You remind me of girls back in the treatment centers when I was growing up… an expanse of years stuttering between 1983 and 1989.

You remind me of Jodi H., who always ruined my photographs, gave me weed for the first time, let me finger bang her at a slumber party, then told everyone that I was queer and punched me out for looking at her in the sixth grade.

You remind me of Gina N., who loogied above me, threw eggs at my house and was the first girl to ever have me screaming “CUUUUUUNT” in the middle of the night, in the middle of Glebe Road in Arlington, Virginia, while she and her friends abandoned me from an oil-sputtering Honda. I was all of twelve.

You remind me, somewhat, of that one girl whose name I can’t remember who stole a carton and a case of beer out of a parked car in Tyson’s Corner’s parking lot, and went into the woods to pollute our lungs and get shitfaced until we fucked but never spoke of it again.

You remind me of Gypsy, my first real girlfriend, the reason why I came to Minnesota in the first place. She bitched me out for not being punk rock enough even though I argued with her and told her that being black was enough to get the unwanted attentions of my fellow man. She ended up finding out that she was part Oglala Sioux, got married, had a kid, and is now pursuing her doctorate somewhere in Massachusetts, with FUCK YOU still tattooed on the side of her head.

Courtney, you make me nervous. I’m supposed to hate you. I’m supposed to disagree with how you’re raising Frances Bean. I’m supposed to accuse you of killing Kurt, and hell, you might have, you wench, but not as obviously as O.J. killed Nicole.

You get shit the same way that Yoko Ono does. You get the Marianne Faithful trip. You get liposuction and you get arrested and you get nosejobs. You get bit parts in movies. You’re convinced you’re a goddamned rockstar. You’re convinced, because you have very purposefully become what you have become.

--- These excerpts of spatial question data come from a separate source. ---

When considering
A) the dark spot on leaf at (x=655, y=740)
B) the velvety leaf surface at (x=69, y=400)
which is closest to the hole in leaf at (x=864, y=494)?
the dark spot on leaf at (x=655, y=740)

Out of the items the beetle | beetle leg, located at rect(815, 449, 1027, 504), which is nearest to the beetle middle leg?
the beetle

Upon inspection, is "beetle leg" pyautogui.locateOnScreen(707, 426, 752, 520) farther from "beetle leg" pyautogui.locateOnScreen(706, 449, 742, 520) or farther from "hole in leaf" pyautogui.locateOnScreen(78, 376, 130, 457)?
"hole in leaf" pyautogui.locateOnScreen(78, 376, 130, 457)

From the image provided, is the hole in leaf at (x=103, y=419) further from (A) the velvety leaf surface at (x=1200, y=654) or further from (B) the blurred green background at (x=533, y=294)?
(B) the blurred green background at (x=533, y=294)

You are a Gorgon. You tried out to play Nancy Spungeon in Sid and Nancy, but Chloe Webb got it and you threw a fit because you are Nancy in more ways than one. You piss off Trent Reznor. You remind all my male friends of one of their psycho-exes, or at least someone who they’d fuck into a hole in the ground, but would never admit to doing so. Like that one chick. You know, her.

You remind me of how Sam must see me, now. No wonder I don’t talk to the poor boy anymore.

Agh. You make me nauseous. I shouldn’t know you this deeply. If we were to ever meet, Dear Courtney, I’d probably end up exactly where I used to be.

You remind me of what I was.

Love,
Glossolalia Black

p.s. Honey, please put some clothes on. And refrain from getting your asshole waxed in front of the media. Kthxbye.